Domingo, 15 de octubre de 2006 | Hoy
PáGINA 3 › CINE
Por Eduardo Mignogna
A los catorce años empecé a trabajar como pinche en un estudio de abogados. Me sirvió para desechar la idea de seguir Derecho. A los quince vendía vaqueros y ropa a domicilio con un amigo, pero me costaba mucho porque era demasiado tímido. A los veinte fui cajero de una compañía de venta de neumáticos en la Boca, hasta que, aburrido, decidí irme a Europa para ver qué pasaba. Llegué a España en 1964 y conseguí trabajo en una agencia de informes comerciales, una entidad a la que se recurre para saber la solvencia de alguien antes de otorgarle un crédito. Pero en aquella época de pleno auge del franquismo se utilizaba como formato para el espionaje legal, para investigar, entre otras cosas, los antecedentes de los capitales que llegaban de Cuba, de manos de los gusanillos que se rajaban de la isla y se instalaban con sus fortunas en Madrid. Trabajé un año haciendo informes que debía completar yendo casa por casa, donde me maltrataban sistemáticamente, como haría cualquiera ante la figura de semejante hurgador siniestro. Entonces, como era el único trabajo que había conseguido y no lo podía dejar, me di cuenta de que lo que había que hacer era inventar. Pasaba por la casa donde vivía el sujeto que tenía que investigar, trataba de verlo un par de veces y me sentaba en un café a escribir el informe que me dictaba mi propia fantasía según el aspecto exterior del investigado. Nunca me dijeron nada, pero siempre creí que uno de los jefes secretamente sospechaba de la veracidad de los datos que yo entregaba.
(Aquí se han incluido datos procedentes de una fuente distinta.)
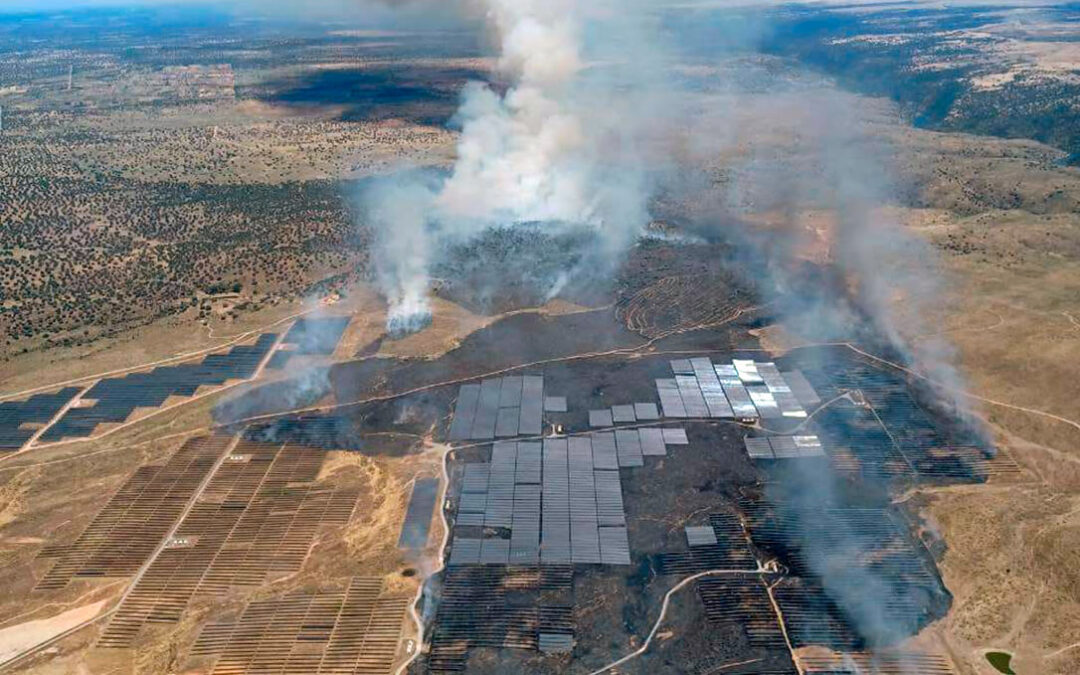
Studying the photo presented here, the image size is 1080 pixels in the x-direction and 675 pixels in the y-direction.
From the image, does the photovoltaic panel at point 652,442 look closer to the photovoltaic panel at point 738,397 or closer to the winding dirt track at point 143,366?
the photovoltaic panel at point 738,397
Cuando hablo con mis hijos, cuando les describo nuestros sueños de juventud, nuestras luchas, lo único que percibo es incomprensión. Me cuesta mucho tratar de explicarles el mosaico que nosotros sufrimos y gozamos en los años ’70, ante una devastación ideológica como la que hay ahora. No tienen puntos de referencia, y por delante, sólo tienen el vacío. Mi argumento lo único que hace es poner todo en negro sobre blanco.
No sé si hice bien en elegir la carrera cinematográfica. No sé si nací para dirigir. Pero tengo claro que nací para narrar. Eso no me lo puede quitar nadie. Es como el miedo. Narrar voy a narrar siempre porque es casi una actitud desesperada. Lo que pasa es que en este momento creo que se ha roto un código de entendimiento porque ya quedan pocos que entiendan que la cultura de un pueblo es lo que demuestra su capacidad de soñar. Y un pueblo que no sueña está enfermo.
Hacer cine en Argentina es un vicio y una pasión, un trabajo, un empecinamiento, un juego delicioso, el pretexto para conocer personas y
ciudades, probar comidas y vinos.
Siempre he repetido que a filmar se aprende filmando y me parece que no es cierto. O es cierto, pero importa poco. Lo que cuenta es encontrar una maldita frase honesta, como diría Hemingway.
En televisión no es posible lograr la responsabilidad y el afecto de la firma estampada en el producto. Yo participo incluso en la edición y me quedo al pie hasta el final del parto. Hasta que la obra está completa, musicalizada, doblada, hasta que se ve la primera copia. Todo este largo proceso se puede resumir en una anécdota: a Onetti, un periodista de la televisión española le preguntó cómo hacía él para escribir, y en la pregunta estaban encerradas todas las posibles respuestas. La pregunta duraba como cinco minutos. Y Onetti le contestó: “Vea, si hay ternura, sale”.
Me gustaría que me recuerden por alguna secuencia de El Faro o de Sol de Otoño, o de una miniserie sobre el escritor Horacio Quiroga... pero en realidad por Las reglas del juego, Fanny y Alexander o Amarcord, que son como mías.
El director y escritor Eduardo Mignogna murió la semana pasada a los 66 años. Las declaraciones de esta sección están tomadas de diversas entrevistas a medios gráficos.